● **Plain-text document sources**
####
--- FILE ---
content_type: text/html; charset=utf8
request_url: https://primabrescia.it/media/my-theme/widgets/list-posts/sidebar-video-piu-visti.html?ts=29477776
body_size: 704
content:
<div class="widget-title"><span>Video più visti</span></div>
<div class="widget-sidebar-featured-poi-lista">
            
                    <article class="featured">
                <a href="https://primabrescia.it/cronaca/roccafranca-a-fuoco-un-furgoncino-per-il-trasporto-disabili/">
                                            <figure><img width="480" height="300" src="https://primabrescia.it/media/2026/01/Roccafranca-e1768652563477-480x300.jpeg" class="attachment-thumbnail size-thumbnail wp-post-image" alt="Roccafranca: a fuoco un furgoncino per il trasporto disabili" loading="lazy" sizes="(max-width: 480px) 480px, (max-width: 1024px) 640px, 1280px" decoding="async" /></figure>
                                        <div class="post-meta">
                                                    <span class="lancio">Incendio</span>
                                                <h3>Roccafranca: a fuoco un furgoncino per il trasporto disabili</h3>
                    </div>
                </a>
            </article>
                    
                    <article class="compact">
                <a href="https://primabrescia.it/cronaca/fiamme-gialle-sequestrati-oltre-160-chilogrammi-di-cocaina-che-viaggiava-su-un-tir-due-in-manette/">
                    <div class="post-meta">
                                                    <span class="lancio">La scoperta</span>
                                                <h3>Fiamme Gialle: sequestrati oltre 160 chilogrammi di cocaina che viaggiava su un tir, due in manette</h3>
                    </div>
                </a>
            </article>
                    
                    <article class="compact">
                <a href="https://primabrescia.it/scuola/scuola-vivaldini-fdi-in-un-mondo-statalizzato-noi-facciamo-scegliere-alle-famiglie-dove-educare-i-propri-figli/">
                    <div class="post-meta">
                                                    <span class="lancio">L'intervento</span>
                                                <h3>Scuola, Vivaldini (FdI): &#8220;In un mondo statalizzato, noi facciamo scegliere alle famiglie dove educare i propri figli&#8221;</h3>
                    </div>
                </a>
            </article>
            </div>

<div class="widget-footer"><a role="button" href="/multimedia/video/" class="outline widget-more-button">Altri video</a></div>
####
● **WHAT IS EXPECTED**
Check each line of the records above for the word "html", then give the number of lines that have it, with no other words.

● **SOLUTION**
2